Selected passage:

+---+

If any debt is assumed in an acquisition, the difference between the fair value and the face value of debt is recorded as a premium or discount and amortized to interest expense over the life of the debt assumed. No debt was assumed in connection with the 2018 and 2017 acquisitions. Transaction costs associated with the acquisition of a property are capitalized as incurred in an asset acquisition and are allocated to land, building, and intangible lease assets on a relative fair value basis. Properties that are probable to be sold are to be designated as “held for sale” on the balance sheet when certain criteria are met.
The results of operations for acquired properties are included in the consolidated statements of operations from their respective acquisition dates. Intangible lease assets are amortized to real-estate related depreciation and amortization over the remaining lease term. Above-market lease assets are amortized as a reduction in rental revenue over the remaining lease term and below-market lease liabilities are amortized as an increase in rental revenue over the remaining lease term, plus any applicable fixed-rate renewal option periods. The Partnership expenses any unamortized intangible lease asset or records an adjustment to rental revenue for any unamortized above-market lease asset or below-market lease liability when a customer terminates a lease before the stated lease expiration date.
Land, building, building and land improvements, tenant improvements, lease commissions, and intangible lease assets and liabilities, which are collectively referred to as “real estate assets,” are stated at historical cost less accumulated depreciation and amortization. Costs associated with the development and improvement of the Partnership’s real estate assets are capitalized as incurred. These costs include capitalized interest, development acquisition fees and real estate taxes. The Partnership does not capitalize any other costs, such as salaries or other general and administrative expenses. See “Capitalized Interest” below for additional detail. Costs incurred in making repairs and maintaining real estate assets are expensed as incurred.
Real estate-related depreciation and amortization are computed on a straight-line basis over the estimated useful lives as described in the following table:
Land
Not depreciated
Building
20 to 40 years
Building and land improvements
5 to 20 years
Tenant improvements
Lesser of useful life or lease term
Lease commissions
Over lease term
Intangible lease assets
Over lease term
Above-market lease assets
Over lease term
Below-market lease liabilities
Over lease term, including below-market fixed-rate renewal options
Real estate assets that are determined to be held and used will be reviewed for impairment whenever events or changes in circumstances indicate that the carrying amount of an asset may not be recoverable, and the Partnership will evaluate the recoverability of such real estate assets based on estimated future cash flows and the estimated liquidation value of such real estate assets, and provide for impairment if such undiscounted cash flows are insufficient to recover the carrying amount of the real estate asset. If impaired, the real estate asset will be written down to its estimated fair value. For the years ended December 31, 2018, 2017 and 2016, the Partnership did not record any impairment charges related to real estate assets.
Cash and Cash Equivalents
Cash and cash equivalents consist of cash on hand.
Straight-line Rent and Tenant Receivables
Straight-line rent and tenant receivables include all straight-line rent and accounts receivable, net of allowances. The Partnership maintains an allowance for estimated losses that may result from the inability of certain of its customers to make required payments. If a customer fails to make contractual payments beyond any allowance, the Partnership may recognize additional bad debt expense in future periods equal to the net outstanding balances. As of December 31, 2018 and 2017, the Partnership’s allowance for doubtful accounts was approximately $3,000 and $65,000, respectively.

+---+

Collected data:
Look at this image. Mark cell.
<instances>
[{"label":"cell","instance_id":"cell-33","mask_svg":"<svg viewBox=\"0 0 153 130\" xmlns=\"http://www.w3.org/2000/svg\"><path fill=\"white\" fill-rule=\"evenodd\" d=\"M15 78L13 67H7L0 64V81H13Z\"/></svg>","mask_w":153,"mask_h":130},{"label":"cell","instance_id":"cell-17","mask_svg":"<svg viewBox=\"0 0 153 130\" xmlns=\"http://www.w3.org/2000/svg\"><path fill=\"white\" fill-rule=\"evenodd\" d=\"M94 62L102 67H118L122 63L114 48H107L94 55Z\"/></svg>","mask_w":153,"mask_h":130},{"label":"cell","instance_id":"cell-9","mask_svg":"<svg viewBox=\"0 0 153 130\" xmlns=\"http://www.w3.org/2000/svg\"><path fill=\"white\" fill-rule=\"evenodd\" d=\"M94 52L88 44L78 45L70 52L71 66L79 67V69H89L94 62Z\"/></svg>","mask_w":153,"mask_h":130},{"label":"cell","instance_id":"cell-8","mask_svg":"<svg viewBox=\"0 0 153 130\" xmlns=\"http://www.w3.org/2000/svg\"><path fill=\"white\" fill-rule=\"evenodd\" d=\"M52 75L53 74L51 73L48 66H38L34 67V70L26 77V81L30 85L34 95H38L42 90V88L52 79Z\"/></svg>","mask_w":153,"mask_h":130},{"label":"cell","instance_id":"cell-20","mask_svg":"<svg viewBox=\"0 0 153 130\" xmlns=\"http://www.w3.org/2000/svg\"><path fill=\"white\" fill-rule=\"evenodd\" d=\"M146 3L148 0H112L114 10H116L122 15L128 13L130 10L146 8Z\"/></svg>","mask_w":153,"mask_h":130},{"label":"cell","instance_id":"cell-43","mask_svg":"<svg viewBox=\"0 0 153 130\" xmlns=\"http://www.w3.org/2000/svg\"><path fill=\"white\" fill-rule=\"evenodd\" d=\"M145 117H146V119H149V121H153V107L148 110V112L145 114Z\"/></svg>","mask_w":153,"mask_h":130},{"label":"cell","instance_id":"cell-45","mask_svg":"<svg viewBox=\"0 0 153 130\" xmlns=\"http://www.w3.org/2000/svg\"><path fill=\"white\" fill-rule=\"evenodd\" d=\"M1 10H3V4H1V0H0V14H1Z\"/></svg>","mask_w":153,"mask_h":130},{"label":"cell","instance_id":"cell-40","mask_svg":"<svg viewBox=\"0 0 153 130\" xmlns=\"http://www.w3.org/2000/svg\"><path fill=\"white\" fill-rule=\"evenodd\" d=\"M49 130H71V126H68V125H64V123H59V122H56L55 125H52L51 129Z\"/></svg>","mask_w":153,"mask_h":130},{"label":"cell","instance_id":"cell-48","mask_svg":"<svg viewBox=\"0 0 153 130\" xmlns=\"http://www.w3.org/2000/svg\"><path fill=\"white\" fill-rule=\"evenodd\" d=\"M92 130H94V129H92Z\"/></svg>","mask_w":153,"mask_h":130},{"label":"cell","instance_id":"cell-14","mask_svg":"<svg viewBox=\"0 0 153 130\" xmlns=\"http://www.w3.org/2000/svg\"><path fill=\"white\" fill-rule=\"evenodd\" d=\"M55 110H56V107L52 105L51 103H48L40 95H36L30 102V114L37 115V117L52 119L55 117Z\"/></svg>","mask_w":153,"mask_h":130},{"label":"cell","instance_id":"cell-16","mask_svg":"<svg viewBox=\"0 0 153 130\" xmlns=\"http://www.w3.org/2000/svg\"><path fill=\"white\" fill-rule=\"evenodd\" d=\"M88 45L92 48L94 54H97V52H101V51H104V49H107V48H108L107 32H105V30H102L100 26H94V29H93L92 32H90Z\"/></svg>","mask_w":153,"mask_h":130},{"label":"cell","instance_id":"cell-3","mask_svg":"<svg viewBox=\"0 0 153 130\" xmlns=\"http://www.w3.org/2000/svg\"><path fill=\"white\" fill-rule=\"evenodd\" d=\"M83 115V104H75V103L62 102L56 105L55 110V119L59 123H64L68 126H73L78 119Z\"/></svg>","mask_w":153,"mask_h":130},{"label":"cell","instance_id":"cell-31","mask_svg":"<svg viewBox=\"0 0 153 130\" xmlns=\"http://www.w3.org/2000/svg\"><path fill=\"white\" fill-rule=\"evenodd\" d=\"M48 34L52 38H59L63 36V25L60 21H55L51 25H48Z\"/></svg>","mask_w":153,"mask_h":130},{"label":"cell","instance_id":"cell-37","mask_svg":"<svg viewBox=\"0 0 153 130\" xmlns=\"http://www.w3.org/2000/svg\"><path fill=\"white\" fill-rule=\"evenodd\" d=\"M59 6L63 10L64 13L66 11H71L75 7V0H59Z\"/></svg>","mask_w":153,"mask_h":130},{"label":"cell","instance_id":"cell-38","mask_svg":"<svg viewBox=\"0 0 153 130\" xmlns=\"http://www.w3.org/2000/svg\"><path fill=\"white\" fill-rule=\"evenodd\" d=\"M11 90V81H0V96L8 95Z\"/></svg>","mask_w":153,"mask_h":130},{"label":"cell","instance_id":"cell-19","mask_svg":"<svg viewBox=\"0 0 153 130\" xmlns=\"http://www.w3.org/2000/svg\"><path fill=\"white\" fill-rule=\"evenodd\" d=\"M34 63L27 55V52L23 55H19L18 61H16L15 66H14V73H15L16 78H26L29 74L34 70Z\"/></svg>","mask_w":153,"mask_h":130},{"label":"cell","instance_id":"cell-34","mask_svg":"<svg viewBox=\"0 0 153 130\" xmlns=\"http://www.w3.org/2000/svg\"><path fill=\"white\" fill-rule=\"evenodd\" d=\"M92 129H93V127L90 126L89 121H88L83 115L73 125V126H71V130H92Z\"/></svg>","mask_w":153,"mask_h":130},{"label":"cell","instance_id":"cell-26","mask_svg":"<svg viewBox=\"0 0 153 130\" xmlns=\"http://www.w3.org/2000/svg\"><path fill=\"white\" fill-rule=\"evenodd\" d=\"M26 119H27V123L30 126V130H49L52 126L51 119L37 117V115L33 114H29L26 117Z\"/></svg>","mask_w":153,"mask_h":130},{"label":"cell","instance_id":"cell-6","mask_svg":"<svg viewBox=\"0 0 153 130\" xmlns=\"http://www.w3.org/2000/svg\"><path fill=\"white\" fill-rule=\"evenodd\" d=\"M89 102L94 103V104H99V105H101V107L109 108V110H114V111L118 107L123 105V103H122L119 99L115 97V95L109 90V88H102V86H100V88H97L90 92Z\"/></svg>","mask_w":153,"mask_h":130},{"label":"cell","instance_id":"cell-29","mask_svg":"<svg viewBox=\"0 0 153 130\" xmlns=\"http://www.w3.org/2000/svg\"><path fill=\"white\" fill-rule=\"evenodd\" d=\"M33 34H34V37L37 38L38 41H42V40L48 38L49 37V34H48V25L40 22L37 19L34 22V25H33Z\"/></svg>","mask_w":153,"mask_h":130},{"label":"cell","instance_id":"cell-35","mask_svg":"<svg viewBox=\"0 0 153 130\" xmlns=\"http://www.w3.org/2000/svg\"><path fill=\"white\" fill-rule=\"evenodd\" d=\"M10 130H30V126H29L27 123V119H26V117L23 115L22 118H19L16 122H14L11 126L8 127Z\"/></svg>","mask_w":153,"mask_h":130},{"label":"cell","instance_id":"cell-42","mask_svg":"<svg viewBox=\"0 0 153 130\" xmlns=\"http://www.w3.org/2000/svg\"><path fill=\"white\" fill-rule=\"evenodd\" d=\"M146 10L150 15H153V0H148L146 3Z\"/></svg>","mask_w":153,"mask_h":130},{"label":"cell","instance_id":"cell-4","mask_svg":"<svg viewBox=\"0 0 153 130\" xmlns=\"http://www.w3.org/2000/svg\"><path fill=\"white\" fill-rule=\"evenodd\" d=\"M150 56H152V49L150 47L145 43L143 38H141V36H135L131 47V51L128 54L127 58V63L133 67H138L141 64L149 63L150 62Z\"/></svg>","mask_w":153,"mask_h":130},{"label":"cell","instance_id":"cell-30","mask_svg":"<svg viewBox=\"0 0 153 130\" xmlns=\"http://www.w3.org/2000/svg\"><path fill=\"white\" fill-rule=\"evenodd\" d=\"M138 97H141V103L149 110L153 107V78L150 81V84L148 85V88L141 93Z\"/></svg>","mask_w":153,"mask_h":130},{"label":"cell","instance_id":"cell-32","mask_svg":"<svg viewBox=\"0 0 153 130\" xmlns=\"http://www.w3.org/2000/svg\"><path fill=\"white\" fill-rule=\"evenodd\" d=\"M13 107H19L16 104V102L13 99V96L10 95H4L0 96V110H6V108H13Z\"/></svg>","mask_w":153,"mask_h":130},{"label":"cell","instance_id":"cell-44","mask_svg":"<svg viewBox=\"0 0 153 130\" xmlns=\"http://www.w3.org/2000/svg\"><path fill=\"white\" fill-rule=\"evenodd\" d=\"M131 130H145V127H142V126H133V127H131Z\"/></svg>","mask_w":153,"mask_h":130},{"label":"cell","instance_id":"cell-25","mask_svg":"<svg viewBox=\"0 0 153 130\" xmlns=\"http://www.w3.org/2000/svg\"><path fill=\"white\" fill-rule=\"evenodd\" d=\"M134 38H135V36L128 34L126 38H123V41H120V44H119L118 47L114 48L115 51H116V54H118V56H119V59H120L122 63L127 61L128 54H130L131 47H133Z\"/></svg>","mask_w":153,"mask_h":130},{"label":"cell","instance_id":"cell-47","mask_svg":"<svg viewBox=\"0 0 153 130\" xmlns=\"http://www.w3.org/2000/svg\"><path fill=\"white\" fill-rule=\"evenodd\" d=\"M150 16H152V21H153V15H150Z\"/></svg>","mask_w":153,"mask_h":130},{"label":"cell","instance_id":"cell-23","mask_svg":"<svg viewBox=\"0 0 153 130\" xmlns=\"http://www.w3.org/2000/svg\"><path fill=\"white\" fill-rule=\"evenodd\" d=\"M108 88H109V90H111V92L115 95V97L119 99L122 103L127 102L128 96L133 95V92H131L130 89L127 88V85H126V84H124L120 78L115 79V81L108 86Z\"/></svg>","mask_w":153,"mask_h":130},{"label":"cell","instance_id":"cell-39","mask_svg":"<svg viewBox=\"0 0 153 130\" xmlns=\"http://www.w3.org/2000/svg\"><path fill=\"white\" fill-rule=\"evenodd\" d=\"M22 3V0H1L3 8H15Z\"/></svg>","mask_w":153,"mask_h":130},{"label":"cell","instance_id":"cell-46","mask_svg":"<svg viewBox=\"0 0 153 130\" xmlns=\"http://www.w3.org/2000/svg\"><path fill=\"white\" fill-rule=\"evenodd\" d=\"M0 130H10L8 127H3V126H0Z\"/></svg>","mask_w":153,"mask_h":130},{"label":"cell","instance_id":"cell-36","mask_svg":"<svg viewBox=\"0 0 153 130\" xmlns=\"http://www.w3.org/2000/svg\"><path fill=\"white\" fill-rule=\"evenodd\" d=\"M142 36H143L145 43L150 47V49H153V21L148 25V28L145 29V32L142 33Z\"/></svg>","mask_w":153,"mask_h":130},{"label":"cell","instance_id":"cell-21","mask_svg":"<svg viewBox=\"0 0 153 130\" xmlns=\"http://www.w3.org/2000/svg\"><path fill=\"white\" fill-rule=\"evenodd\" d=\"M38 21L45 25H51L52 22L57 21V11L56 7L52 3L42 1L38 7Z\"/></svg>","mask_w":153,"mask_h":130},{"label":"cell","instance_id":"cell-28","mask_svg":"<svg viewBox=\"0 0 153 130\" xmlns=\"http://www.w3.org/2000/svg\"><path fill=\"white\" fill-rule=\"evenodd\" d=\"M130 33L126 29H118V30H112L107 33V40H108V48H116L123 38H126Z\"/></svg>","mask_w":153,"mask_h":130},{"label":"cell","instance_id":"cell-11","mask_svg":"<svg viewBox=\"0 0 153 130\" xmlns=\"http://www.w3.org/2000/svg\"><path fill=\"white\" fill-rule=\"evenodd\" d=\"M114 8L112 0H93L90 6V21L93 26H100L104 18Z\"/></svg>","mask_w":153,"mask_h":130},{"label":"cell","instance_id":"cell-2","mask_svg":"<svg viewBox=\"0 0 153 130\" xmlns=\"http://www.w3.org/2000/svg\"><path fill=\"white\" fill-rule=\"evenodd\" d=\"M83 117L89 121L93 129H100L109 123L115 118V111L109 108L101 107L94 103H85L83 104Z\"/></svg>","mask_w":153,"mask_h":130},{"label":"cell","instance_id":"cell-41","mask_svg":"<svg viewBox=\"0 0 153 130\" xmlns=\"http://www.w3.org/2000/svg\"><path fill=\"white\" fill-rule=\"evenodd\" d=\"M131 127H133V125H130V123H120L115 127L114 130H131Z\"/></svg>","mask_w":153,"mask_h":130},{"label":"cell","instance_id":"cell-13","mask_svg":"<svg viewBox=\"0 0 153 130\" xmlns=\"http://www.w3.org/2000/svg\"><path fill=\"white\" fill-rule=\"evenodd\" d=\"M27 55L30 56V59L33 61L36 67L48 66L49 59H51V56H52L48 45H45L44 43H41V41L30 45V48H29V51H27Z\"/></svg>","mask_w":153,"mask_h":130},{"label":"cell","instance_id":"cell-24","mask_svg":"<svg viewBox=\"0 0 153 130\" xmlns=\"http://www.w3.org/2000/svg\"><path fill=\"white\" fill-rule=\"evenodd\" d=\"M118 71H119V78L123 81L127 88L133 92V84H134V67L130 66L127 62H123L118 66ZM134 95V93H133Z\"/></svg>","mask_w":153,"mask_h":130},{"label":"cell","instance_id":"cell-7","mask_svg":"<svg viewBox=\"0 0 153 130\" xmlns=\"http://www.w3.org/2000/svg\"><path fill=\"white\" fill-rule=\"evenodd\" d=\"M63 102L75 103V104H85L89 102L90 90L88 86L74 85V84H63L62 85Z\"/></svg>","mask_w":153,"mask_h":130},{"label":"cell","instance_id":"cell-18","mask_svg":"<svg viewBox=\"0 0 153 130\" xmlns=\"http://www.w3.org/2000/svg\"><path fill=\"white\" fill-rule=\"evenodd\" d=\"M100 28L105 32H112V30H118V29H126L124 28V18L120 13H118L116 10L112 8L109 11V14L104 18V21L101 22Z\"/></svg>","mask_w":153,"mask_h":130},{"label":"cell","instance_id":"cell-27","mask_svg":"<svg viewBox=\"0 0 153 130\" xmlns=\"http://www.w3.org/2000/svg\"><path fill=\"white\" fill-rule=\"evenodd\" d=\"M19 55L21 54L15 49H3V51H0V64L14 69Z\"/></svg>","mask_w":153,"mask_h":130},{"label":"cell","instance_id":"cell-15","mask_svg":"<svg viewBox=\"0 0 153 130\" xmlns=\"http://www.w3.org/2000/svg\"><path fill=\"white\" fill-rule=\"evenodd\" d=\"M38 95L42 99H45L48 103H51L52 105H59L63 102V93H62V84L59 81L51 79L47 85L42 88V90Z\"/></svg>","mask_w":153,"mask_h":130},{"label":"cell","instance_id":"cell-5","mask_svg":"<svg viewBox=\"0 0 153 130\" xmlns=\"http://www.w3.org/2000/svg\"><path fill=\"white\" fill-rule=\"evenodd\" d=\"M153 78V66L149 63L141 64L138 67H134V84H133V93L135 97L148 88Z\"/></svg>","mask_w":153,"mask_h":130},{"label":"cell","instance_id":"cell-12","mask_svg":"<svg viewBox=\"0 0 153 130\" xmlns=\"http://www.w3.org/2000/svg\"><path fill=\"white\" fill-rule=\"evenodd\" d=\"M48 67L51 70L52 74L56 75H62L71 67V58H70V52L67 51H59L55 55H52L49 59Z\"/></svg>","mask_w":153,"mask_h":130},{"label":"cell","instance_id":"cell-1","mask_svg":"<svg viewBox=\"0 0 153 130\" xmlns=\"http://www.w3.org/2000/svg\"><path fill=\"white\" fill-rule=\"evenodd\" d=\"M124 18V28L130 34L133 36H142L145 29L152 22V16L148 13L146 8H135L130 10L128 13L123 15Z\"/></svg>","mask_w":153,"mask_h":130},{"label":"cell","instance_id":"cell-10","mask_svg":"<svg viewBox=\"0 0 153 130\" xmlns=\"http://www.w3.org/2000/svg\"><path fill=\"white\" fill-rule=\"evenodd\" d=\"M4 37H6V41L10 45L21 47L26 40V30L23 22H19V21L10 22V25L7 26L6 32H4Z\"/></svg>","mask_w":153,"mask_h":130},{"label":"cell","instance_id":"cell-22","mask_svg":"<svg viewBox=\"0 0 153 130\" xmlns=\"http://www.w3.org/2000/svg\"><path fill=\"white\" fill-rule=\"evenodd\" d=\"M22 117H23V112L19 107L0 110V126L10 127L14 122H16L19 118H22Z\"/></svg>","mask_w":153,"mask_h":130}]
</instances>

+---+

Decide whether each statement agrees with the accounting policy text above, answering yes or no and quoting the deciding words: (a) No debt was assumed in the 2018 and 2017 acquisitions. (b) The Partnership capitalizes salaries as part of development costs. (c) The Partnership recorded impairment charges on real estate assets in 2016.

Solution to the exercise:
(a) Yes: "No debt was assumed in connection with the 2018 and 2017 acquisitions."
(b) No: "The Partnership does not capitalize any other costs, such as salaries or other general and administrative expenses."
(c) No: "For the years ended December 31, 2018, 2017 and 2016, the Partnership did not record any impairment charges related to real estate assets."